## PROBLEM TO SOLVE
From the listing that follows, reproduce only the lines from the one holding "Ford Custom Name" through the one holding "2013 NISSAN SUNNY VIN: MDHBN7AD5DG023937", both included, with no pictures.

## TASK MATERIAL
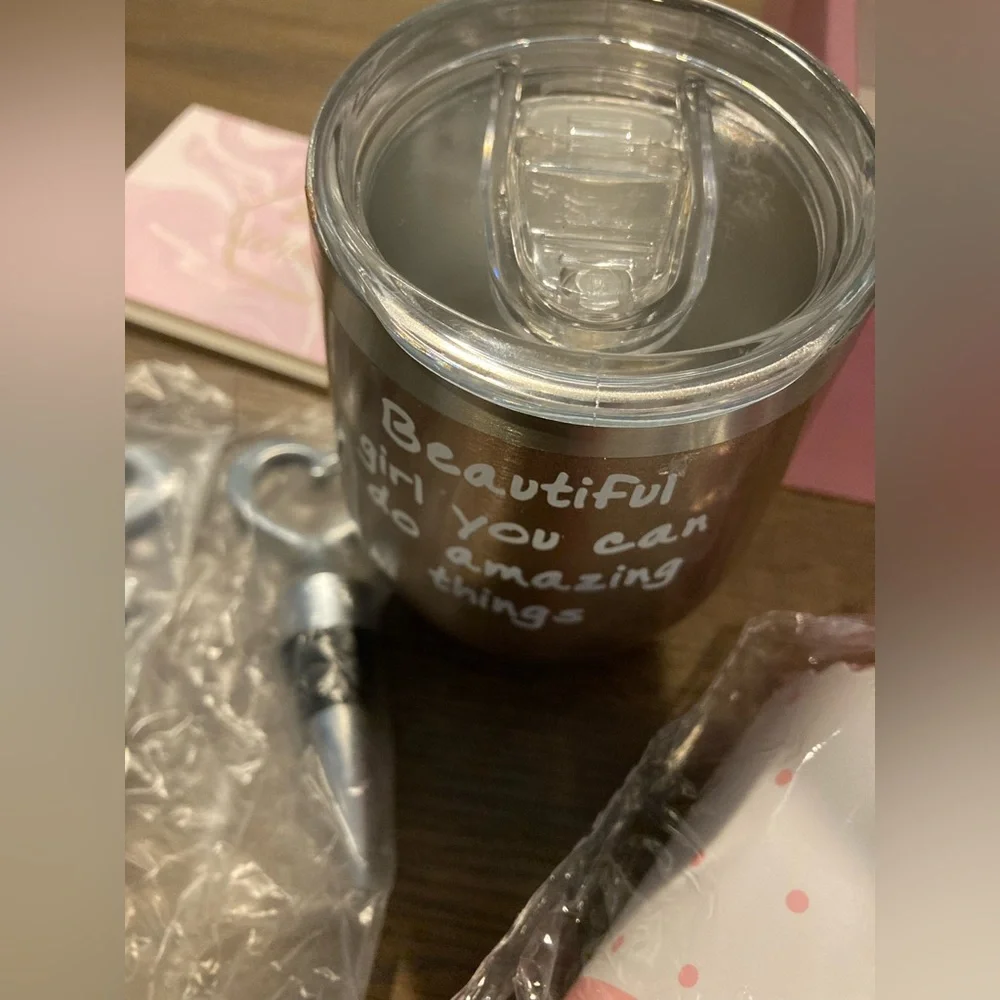 Wine Tumbler Gift Box Wine Lovers Present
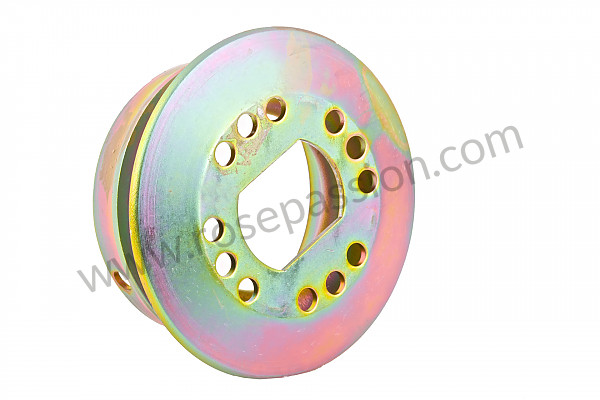 P14826 - Alternator pulley for assembly with air pump 911 76-89 for Porsche 911 G • 1976 • 2.7 • Coupe • Manual gearbox, 4 speed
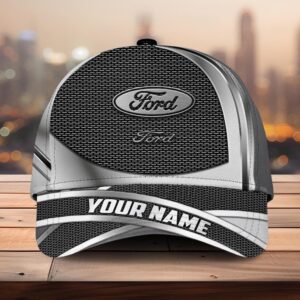Ford Custom Name Universal Fit Unisex Classic Cap VS41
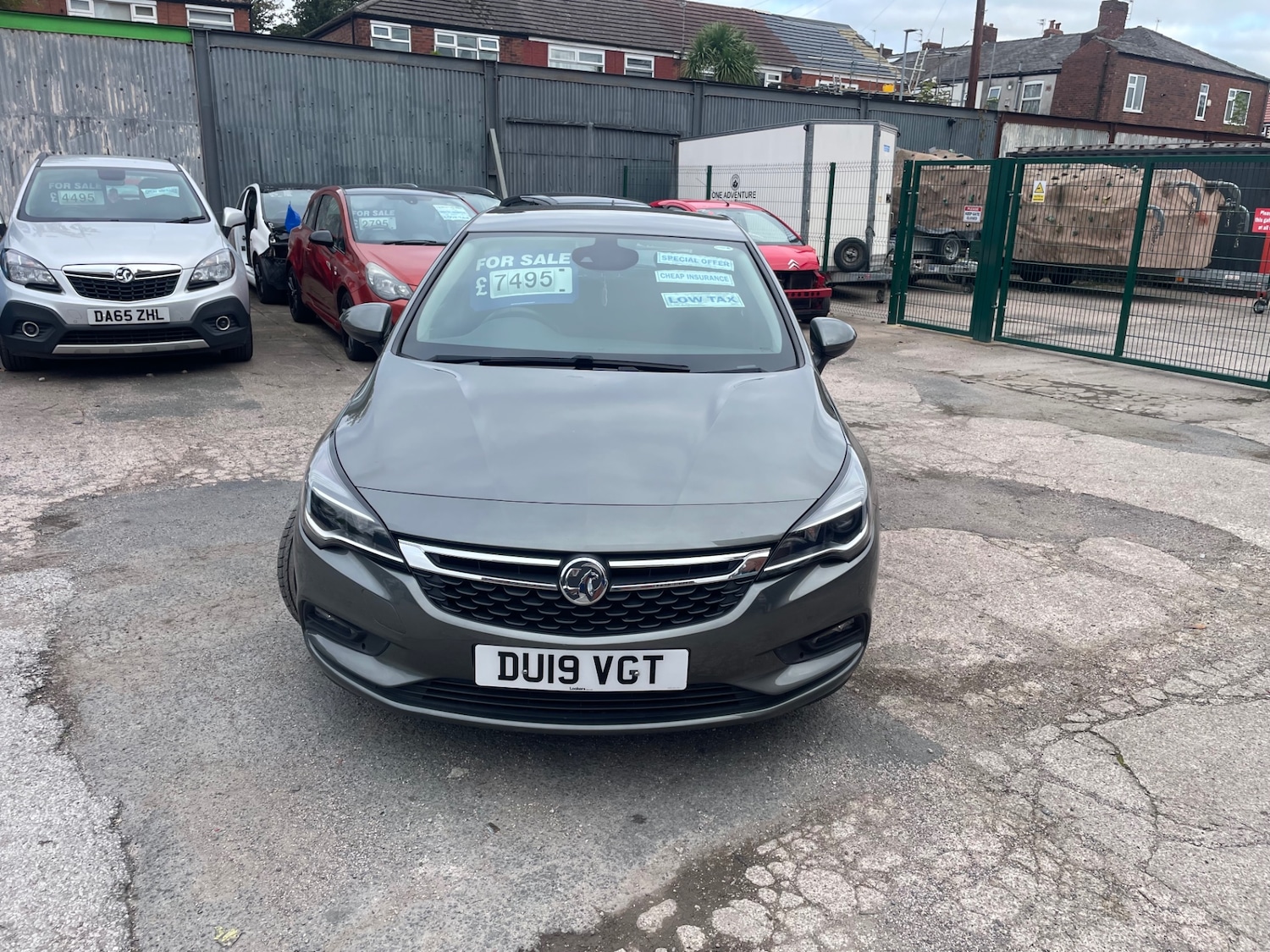 Used Vauxhall Astra 2019 for sale - 76316585: Photo 5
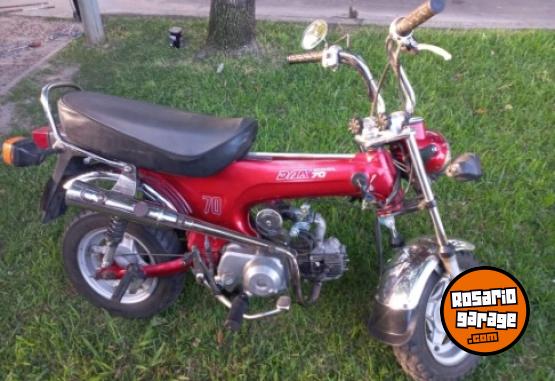 Motos - Honda Dax 1995 Nafta 26000Km - En Venta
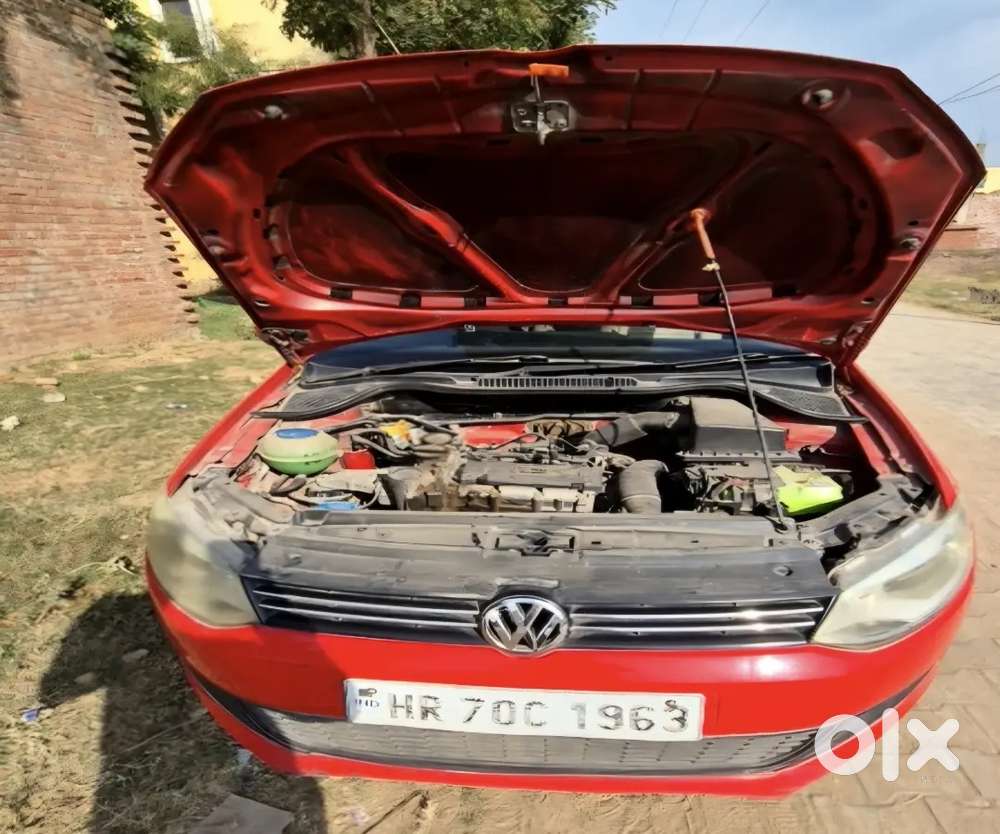 Volkswagen Polo 2009 Petrol 2012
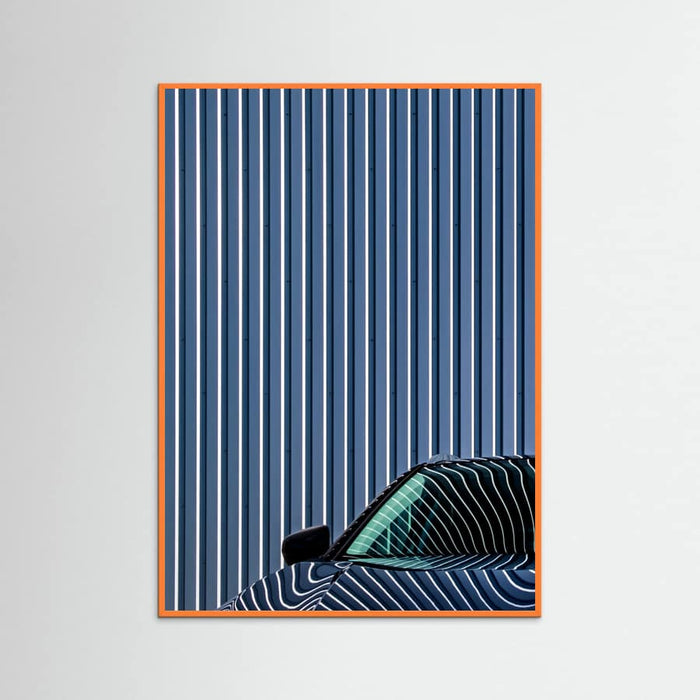Car & Wall Poster – plakat og kunsttryk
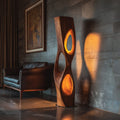 Minimal Light Nightstand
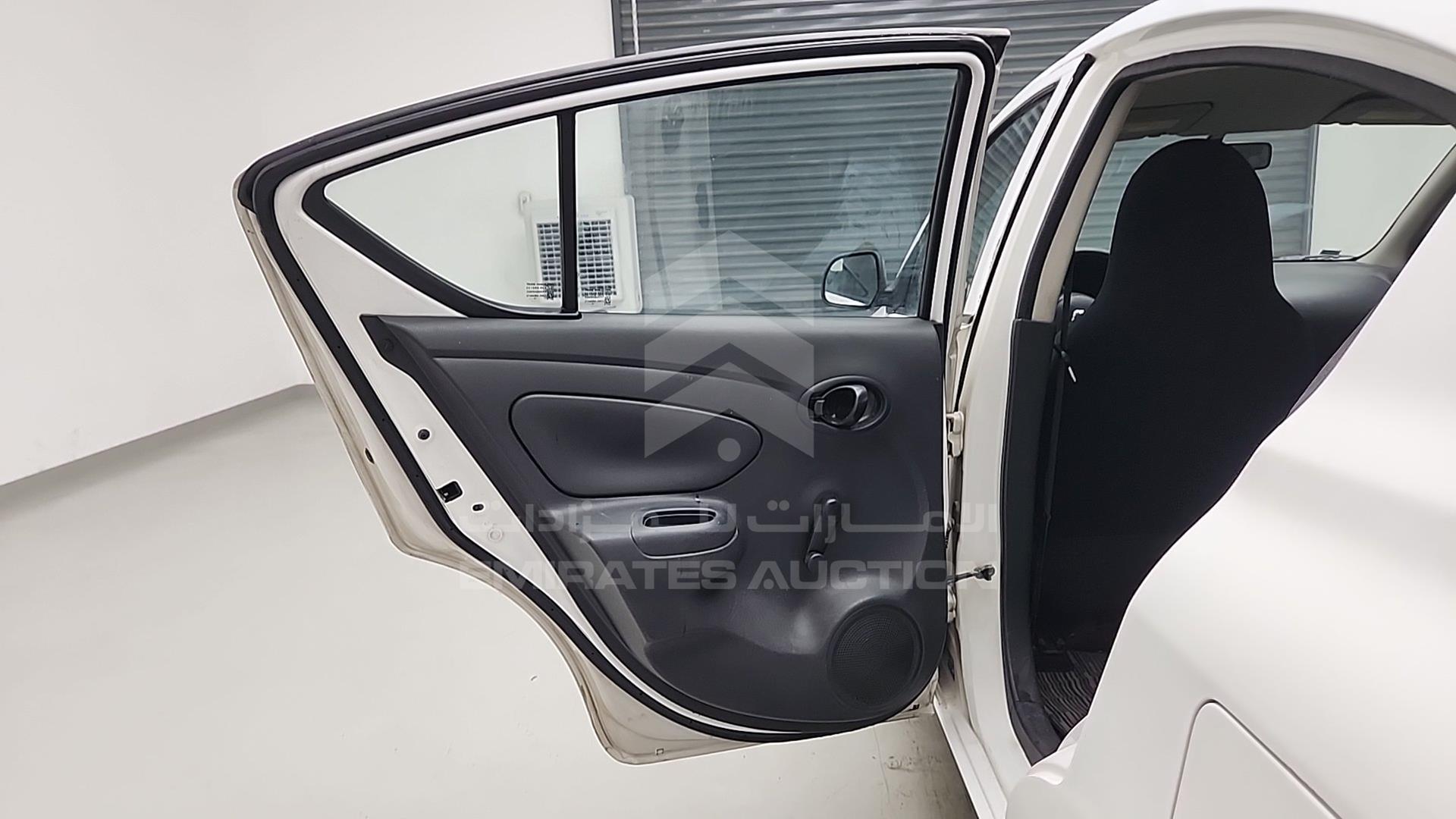 2013 NISSAN SUNNY VIN: MDHBN7AD5DG023937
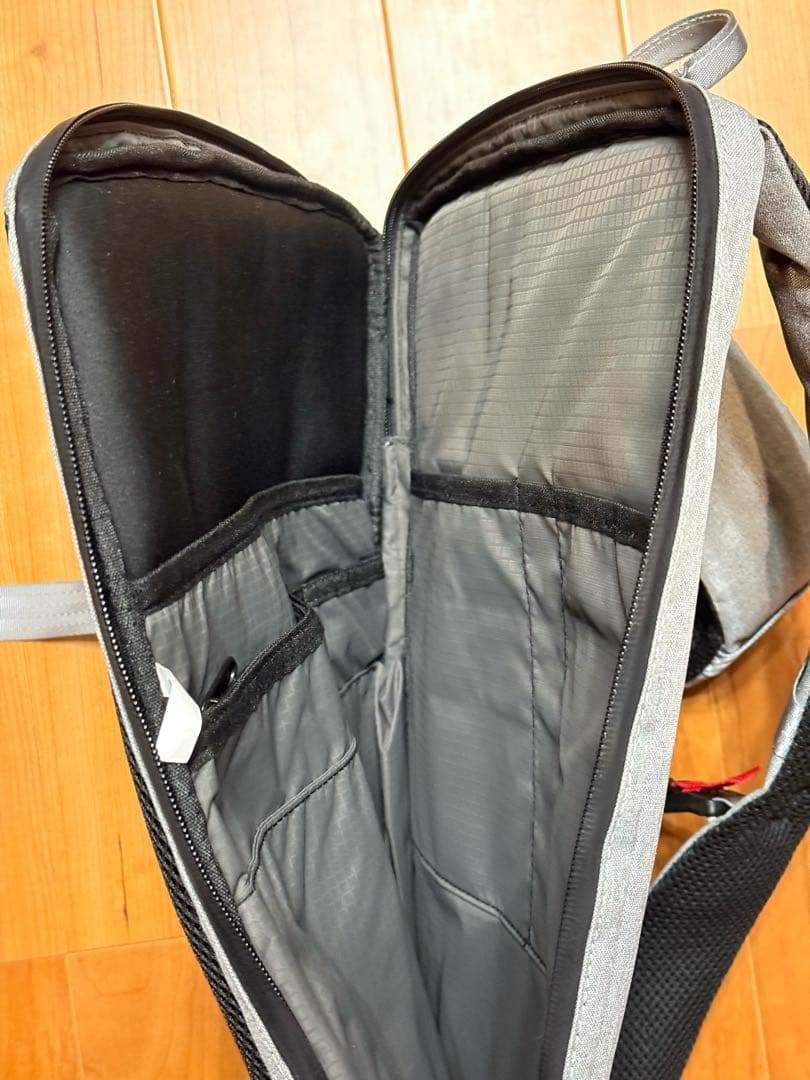 MinZ Thin Pack 2.0 Lサイズ グレー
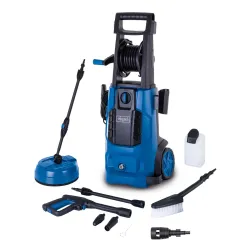 Hochdruckreiniger HCE2600x Scheppach 4046664256779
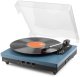 Gramofon Audizio Gramofon RP113D wejście/wyjście BT niebieski+ winyl one size 6
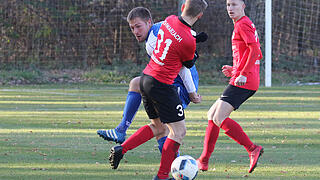 SC Schwarzach - SV Sonderhofen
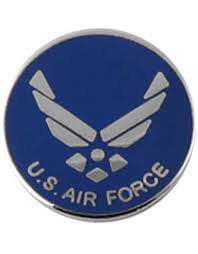 air force pin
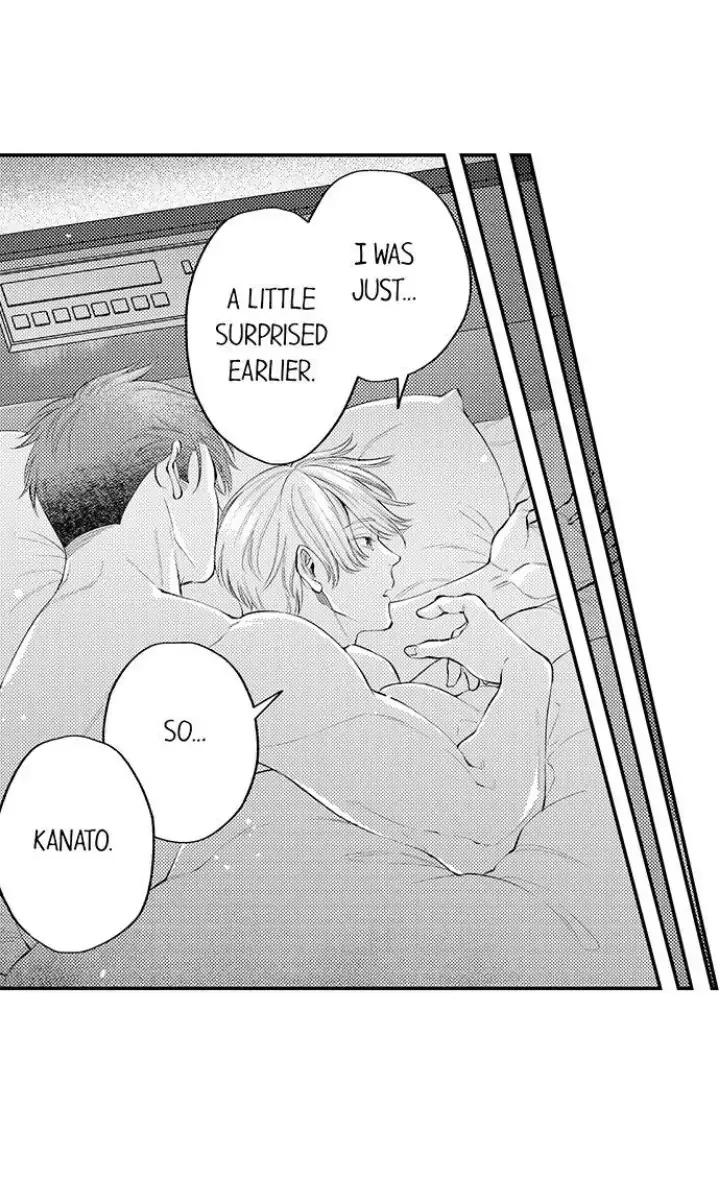 First Night With My Beloved - Chapter 12 Page 17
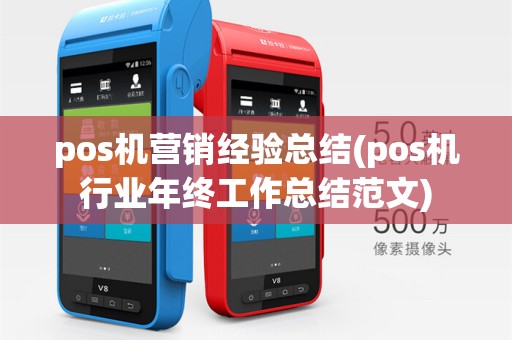 pos机营销经验总结(pos机行业年终工作总结范文)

## WRITTEN REPLY
Ford Custom Name Universal Fit Unisex Classic Cap VS41
 Used Vauxhall Astra 2019 for sale - 76316585: Photo 5
 Motos - Honda Dax 1995 Nafta 26000Km - En Venta
 Volkswagen Polo 2009 Petrol 2012
Car & Wall Poster – plakat og kunsttryk
 Minimal Light Nightstand
 2013 NISSAN SUNNY VIN: MDHBN7AD5DG023937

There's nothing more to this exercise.